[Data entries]
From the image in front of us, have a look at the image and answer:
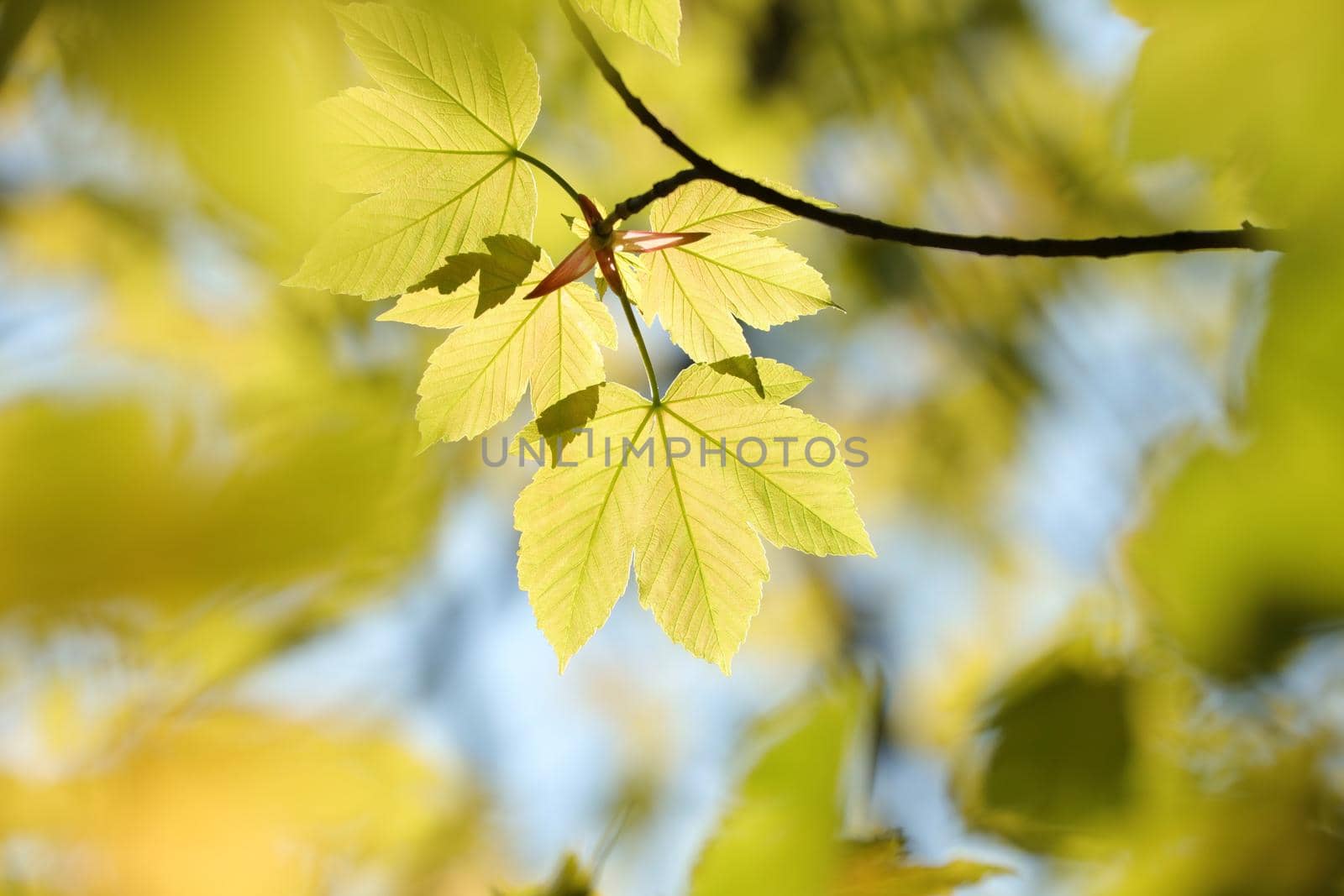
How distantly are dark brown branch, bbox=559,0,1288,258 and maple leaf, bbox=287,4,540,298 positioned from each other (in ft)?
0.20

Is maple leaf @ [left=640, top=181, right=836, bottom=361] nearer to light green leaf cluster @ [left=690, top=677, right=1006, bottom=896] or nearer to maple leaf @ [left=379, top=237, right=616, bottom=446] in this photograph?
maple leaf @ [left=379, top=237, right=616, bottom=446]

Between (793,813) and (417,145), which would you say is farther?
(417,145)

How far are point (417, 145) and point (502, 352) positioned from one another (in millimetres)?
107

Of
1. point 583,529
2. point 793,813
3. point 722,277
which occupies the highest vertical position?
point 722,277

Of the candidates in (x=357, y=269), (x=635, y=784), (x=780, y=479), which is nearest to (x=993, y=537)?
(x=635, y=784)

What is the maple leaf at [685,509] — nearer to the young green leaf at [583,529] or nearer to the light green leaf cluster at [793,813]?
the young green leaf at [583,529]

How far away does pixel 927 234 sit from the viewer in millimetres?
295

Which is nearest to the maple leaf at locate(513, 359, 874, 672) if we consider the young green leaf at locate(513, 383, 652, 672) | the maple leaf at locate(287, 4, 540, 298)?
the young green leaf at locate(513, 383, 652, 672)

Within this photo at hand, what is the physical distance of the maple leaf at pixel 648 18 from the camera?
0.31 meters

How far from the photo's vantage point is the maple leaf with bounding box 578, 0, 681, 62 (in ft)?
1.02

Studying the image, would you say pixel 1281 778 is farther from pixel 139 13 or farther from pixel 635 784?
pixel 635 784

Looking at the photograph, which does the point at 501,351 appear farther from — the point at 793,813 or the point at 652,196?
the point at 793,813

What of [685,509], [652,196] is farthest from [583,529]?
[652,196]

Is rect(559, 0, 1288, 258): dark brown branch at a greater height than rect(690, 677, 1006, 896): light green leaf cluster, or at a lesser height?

==

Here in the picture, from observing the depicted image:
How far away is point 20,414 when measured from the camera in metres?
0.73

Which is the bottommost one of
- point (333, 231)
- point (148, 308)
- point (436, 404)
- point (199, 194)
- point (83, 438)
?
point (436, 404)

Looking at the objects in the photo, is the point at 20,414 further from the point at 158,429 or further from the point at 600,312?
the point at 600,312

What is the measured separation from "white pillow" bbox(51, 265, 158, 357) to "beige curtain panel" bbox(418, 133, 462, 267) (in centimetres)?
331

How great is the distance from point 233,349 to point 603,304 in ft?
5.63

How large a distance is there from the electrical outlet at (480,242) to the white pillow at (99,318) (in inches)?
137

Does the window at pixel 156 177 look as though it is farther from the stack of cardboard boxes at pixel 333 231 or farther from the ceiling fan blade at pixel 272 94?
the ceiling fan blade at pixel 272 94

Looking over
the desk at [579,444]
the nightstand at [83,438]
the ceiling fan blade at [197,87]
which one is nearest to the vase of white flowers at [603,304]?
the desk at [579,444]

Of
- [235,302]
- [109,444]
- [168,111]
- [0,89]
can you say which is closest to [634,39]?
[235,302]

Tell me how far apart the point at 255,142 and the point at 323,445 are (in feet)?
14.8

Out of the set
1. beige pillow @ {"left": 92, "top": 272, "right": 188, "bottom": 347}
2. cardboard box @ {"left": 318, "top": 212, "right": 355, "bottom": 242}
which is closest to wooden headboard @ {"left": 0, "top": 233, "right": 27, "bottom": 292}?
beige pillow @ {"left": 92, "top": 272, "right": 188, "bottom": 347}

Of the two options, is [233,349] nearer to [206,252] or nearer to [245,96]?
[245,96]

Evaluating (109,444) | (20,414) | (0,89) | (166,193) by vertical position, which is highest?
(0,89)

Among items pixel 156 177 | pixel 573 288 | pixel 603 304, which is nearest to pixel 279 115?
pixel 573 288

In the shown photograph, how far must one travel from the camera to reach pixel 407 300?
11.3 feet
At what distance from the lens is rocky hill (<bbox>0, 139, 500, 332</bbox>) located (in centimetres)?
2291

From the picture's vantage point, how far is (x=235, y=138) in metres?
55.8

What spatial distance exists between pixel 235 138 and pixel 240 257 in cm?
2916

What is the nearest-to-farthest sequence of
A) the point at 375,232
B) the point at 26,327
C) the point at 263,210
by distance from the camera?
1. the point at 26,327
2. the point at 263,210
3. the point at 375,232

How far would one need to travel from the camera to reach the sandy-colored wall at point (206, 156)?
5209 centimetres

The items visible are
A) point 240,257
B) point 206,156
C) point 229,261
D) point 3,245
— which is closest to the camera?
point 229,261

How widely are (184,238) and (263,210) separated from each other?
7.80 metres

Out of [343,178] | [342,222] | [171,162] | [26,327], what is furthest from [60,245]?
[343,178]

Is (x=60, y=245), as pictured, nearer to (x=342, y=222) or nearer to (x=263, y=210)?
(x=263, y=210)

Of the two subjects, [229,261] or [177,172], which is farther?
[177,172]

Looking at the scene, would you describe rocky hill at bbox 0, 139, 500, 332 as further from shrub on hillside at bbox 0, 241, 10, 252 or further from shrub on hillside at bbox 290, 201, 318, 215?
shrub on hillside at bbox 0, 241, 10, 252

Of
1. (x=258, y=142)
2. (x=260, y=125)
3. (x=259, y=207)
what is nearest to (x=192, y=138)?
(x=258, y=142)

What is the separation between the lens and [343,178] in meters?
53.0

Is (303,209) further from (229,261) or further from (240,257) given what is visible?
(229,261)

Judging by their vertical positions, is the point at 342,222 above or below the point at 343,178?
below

--

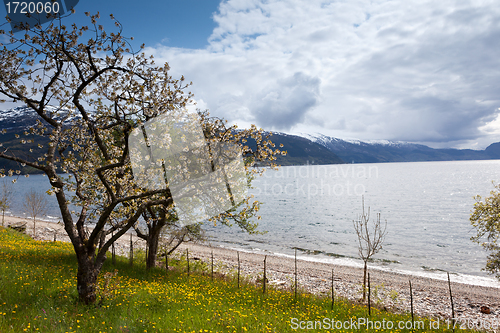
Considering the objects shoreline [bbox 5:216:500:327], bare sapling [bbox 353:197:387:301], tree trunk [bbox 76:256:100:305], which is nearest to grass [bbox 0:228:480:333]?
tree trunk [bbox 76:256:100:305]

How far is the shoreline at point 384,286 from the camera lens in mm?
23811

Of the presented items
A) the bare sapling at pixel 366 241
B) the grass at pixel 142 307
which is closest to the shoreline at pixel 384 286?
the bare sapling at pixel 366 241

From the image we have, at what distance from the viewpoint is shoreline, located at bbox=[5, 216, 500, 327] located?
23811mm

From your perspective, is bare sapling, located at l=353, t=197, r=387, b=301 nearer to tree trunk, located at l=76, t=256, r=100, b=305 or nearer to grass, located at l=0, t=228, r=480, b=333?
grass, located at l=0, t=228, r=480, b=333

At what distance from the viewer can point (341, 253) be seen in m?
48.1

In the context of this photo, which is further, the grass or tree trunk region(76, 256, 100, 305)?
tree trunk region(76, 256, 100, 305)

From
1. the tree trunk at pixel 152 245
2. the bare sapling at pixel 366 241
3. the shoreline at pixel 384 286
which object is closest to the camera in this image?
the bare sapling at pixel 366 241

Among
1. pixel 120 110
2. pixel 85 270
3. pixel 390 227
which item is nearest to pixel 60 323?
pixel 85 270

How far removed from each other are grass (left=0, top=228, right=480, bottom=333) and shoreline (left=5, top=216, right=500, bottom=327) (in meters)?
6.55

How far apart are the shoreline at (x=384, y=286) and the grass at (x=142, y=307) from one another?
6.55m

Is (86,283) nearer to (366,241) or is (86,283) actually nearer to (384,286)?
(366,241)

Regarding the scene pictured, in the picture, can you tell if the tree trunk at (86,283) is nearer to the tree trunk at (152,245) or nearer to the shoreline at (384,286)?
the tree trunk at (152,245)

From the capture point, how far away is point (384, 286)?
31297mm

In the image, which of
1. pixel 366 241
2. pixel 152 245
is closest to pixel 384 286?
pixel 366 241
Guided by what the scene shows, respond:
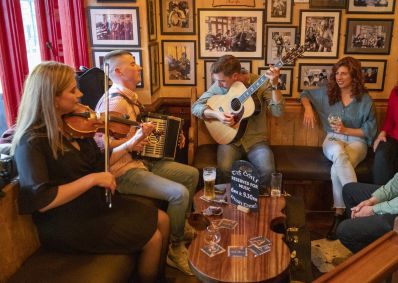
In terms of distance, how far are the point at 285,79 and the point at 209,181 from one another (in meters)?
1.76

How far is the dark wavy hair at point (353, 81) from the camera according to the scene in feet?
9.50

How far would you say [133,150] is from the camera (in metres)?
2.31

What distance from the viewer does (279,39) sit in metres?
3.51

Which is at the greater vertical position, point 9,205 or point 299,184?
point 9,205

● **Requirements**
Select every line in the material above that contains the word "tree" and copy those lines out.

● **Response below**
Considering the objects shoreline [bbox 5:216:500:327], bare sapling [bbox 353:197:387:301], tree trunk [bbox 76:256:100:305], which is nearest to grass [bbox 0:228:480:333]?
tree trunk [bbox 76:256:100:305]
From your perspective, is bare sapling, located at l=353, t=197, r=387, b=301 nearer to tree trunk, located at l=76, t=256, r=100, b=305 or nearer to grass, located at l=0, t=228, r=480, b=333?
In the context of this photo, which is further, the grass or tree trunk region(76, 256, 100, 305)?
tree trunk region(76, 256, 100, 305)
1. the tree trunk at pixel 152 245
Regarding the scene pictured, in the picture, can you tell if the tree trunk at (86,283) is nearer to the tree trunk at (152,245) or nearer to the shoreline at (384,286)?
the tree trunk at (152,245)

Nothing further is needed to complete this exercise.